Gilruth had been working on hypersonic missile rockets as the assistant director of the Pilotless Aircraft Research Division of NACA. He and his team pushed their superiors to pursue a program to launch satellites into space, but he was rebuffed by administrators. The dynamic quickly changed after the Soviets succeeded in launching Sputnik, and Gilruth became involved in the transition of NACA into NASA. When NASA was created, Gilruth became head of the Space Task Group, tasked with putting a man in space before the Soviet Union.

When President John F. Kennedy announced that America would put a man on the moon before the end of the decade in 1961, Gilruth was "aghast" and unsure that such a goal could be accomplished. He was integral in the creation of the Gemini program, which he advocated as a means for NASA to learn more about operating in space before attempting a lunar landing. [3]

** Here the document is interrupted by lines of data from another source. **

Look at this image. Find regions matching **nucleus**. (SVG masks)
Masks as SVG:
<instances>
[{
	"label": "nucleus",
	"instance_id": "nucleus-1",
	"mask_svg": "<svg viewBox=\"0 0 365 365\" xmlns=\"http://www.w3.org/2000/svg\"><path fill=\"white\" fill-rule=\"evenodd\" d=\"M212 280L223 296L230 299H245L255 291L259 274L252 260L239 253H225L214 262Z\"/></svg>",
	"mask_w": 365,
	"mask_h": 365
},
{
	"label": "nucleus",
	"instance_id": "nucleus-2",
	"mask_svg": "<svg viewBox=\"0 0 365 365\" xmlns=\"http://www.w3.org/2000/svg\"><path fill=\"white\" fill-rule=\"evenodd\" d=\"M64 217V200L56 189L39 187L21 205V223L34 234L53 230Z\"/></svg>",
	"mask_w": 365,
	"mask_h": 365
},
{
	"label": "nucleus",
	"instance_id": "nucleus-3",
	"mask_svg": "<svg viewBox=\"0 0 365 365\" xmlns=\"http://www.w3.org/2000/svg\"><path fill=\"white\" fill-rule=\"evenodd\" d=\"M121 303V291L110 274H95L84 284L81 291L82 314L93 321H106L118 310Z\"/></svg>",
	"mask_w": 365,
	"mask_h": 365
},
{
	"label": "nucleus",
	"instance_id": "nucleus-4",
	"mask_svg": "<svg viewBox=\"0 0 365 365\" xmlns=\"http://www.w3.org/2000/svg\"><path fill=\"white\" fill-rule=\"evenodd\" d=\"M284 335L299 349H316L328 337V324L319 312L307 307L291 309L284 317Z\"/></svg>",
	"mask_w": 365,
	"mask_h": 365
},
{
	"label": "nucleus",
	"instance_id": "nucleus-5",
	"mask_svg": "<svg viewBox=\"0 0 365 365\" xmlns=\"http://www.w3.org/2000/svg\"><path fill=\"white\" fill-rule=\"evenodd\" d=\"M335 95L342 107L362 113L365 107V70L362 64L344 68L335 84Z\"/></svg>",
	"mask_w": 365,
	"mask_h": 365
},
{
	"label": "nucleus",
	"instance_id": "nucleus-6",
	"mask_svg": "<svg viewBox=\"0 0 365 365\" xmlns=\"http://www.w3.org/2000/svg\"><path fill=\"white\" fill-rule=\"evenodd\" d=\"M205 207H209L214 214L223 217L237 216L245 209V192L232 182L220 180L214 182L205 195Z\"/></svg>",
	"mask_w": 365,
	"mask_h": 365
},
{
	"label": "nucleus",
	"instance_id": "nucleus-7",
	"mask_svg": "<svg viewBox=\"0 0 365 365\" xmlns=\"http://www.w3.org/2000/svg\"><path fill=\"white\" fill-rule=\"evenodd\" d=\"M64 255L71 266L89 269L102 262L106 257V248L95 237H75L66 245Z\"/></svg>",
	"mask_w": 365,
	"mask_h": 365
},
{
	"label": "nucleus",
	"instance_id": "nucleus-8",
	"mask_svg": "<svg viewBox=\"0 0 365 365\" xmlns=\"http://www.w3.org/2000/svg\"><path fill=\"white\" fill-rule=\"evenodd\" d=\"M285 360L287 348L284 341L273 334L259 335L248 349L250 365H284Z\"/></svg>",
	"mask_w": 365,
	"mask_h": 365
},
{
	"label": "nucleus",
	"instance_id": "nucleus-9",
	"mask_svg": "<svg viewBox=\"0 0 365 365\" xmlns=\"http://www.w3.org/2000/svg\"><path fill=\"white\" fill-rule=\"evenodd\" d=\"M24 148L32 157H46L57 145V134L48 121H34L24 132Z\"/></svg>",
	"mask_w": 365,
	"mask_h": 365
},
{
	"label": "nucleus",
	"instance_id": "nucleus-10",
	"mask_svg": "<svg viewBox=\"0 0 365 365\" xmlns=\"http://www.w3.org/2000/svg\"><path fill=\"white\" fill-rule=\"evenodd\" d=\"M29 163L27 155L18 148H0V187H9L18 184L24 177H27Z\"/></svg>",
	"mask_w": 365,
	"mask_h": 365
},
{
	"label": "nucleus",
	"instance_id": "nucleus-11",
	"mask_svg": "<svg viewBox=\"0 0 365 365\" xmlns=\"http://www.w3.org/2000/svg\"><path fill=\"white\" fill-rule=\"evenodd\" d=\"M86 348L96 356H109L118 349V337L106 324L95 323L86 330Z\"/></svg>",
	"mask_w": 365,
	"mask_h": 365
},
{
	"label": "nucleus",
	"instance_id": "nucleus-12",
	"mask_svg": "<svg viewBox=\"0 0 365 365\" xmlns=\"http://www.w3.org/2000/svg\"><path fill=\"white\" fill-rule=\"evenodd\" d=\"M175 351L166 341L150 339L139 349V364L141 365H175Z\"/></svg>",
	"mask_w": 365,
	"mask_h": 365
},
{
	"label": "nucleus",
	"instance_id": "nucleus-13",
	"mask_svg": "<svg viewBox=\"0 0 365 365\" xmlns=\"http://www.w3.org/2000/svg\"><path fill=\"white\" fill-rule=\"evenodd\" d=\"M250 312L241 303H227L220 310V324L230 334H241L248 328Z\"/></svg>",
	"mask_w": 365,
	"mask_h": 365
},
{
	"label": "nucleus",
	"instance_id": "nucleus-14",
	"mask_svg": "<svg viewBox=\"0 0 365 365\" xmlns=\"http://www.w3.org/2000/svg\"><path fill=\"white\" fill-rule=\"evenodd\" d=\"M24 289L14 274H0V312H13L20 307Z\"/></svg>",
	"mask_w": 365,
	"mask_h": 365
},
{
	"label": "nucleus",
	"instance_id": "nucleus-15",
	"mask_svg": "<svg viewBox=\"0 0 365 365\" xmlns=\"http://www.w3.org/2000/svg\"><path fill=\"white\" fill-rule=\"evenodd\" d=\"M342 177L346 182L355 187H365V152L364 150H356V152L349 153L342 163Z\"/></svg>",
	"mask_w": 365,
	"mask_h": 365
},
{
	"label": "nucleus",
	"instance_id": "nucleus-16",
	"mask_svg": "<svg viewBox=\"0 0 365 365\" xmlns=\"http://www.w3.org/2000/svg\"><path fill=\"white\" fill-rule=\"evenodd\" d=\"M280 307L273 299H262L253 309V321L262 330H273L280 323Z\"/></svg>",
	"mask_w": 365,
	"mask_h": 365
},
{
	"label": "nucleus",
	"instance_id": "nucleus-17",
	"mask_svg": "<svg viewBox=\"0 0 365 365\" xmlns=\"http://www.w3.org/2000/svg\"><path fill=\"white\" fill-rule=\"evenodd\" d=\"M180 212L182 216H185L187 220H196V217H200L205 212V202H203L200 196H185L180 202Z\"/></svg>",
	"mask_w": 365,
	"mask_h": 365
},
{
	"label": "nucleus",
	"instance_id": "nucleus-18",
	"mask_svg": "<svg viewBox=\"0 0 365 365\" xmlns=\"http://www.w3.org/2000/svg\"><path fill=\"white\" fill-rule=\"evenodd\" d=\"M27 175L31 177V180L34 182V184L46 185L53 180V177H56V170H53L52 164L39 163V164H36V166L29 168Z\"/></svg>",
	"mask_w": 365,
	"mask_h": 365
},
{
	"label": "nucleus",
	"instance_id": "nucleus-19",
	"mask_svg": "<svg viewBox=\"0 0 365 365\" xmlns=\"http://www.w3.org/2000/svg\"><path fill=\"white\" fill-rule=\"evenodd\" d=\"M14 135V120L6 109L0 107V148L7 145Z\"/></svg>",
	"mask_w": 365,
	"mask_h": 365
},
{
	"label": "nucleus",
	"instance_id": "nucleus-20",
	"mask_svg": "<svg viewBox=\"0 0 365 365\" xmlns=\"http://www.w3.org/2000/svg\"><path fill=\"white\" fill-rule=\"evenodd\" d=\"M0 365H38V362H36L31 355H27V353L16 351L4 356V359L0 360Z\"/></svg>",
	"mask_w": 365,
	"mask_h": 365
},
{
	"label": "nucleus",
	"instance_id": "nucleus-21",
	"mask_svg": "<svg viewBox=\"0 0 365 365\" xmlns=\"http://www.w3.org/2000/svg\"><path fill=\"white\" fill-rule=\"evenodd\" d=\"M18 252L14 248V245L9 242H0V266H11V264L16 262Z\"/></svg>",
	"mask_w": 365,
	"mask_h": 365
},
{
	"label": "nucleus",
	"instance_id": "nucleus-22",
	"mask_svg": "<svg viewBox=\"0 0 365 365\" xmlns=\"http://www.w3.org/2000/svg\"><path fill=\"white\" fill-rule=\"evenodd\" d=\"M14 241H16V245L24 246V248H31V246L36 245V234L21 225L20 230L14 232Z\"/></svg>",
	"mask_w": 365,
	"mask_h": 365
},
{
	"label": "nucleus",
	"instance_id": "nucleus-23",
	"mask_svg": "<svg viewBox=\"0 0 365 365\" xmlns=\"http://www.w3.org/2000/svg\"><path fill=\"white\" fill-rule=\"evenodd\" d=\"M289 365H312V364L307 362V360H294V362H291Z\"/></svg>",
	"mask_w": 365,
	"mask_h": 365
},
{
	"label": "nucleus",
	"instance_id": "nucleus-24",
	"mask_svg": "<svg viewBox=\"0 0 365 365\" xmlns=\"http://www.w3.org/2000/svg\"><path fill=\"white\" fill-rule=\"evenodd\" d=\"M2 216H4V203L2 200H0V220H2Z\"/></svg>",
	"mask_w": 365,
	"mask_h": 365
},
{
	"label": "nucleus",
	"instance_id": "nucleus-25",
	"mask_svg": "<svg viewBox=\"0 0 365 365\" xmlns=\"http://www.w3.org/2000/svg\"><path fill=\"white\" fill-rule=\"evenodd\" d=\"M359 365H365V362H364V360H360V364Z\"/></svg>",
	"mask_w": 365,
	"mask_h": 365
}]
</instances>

Soon the Apollo program was born, and Gilruth was made head of the NASA center which ran it, the new Manned Spacecraft Center (MSC) (now the Johnson Space Center). Gilruth was inducted into the International Space Hall of Fame in 1969 and served as director of the MSC until his retirement in 1972. He oversaw a total of 25 manned space flights, from Mercury-Redstone 3 to Apollo 15.

Gilruth died in Charlottesville, Virginia, at the age of 86.[5]